Mana has four moving parts. Understanding how they fit together makes everything else easier.

The iOS app

The thing on your phone. Built in Swift 6 / SwiftUI for iOS 18+. Owns the chat UI, the library of apps you've built, widgets, the Live Activity, and a WKWebView pool that renders Mana apps as if they were native.

The main server

Hono on Vercel. Owns:

Authentication (JWT + argon2-hashed refresh tokens)
App / skill / user CRUD via a Drizzle + Supabase Postgres database
Sandbox pool orchestration (claims pre-warmed Fly machines atomically)
The toolkit APIs your Mana apps call at runtime — AI, storage, push, cron, email, db, Composio integrations

The sandbox

A Fly.io machine, one per active session.
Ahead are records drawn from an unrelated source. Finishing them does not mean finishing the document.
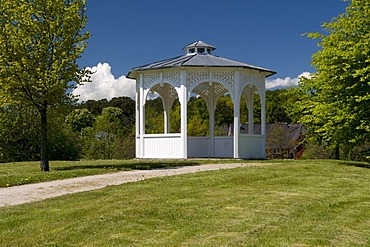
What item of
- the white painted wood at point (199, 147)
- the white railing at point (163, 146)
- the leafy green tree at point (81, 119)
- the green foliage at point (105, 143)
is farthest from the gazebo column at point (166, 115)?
the leafy green tree at point (81, 119)

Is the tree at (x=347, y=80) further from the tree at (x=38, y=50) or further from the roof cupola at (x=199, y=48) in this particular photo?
the tree at (x=38, y=50)

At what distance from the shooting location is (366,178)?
13164 mm

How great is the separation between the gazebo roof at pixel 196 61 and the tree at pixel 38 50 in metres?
5.94

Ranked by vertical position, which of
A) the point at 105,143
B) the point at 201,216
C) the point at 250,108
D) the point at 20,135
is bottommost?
the point at 201,216

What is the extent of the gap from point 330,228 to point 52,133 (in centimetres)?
2405

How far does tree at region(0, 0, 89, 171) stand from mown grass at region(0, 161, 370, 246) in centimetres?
551

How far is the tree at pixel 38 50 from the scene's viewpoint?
1473 cm

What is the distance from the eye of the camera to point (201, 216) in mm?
7777

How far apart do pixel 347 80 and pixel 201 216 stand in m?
12.1

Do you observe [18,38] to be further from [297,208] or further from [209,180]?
[297,208]

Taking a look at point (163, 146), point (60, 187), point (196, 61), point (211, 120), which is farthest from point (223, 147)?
point (60, 187)

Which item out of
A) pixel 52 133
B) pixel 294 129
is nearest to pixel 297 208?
pixel 52 133

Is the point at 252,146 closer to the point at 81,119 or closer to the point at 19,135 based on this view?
the point at 19,135

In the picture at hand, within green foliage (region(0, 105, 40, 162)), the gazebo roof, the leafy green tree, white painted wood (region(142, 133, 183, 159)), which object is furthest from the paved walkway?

Drives Claude Code via the Anthropic Agent SDK. Compiles Mana apps with esbuild, persists workspace state to R2 as a tar.gz, and exposes MCP tools that the agent calls (init_app, update_app, run_code, check_app, generate_image, upload_file).

The data flow

iOS asks the main server for a sandbox. The server claims a pre-warmed Fly machine.
iOS opens a WebSocket directly to the sandbox. This is the chat stream — the main server is no longer in the request path.
The sandbox drives the agent. Tool calls hit the main server via HTTP callbacks for persistence; the agent's reply streams back to iOS as SSE.
The sandbox suspends after 3 minutes idle and tar.gz's its workspace to R2. On the next session, the workspace is rehydrated.

Why this shape

iOS → sandbox direct WebSocket: one fewer hop in the chat stream, lower latency, cheaper at scale.
Per-session VMs: the agent has read/write/exec on its own machine; nothing is shared across users.
Main server as orchestrator: persistence, auth, billing, search, push, callbacks. Everything that needs durable state.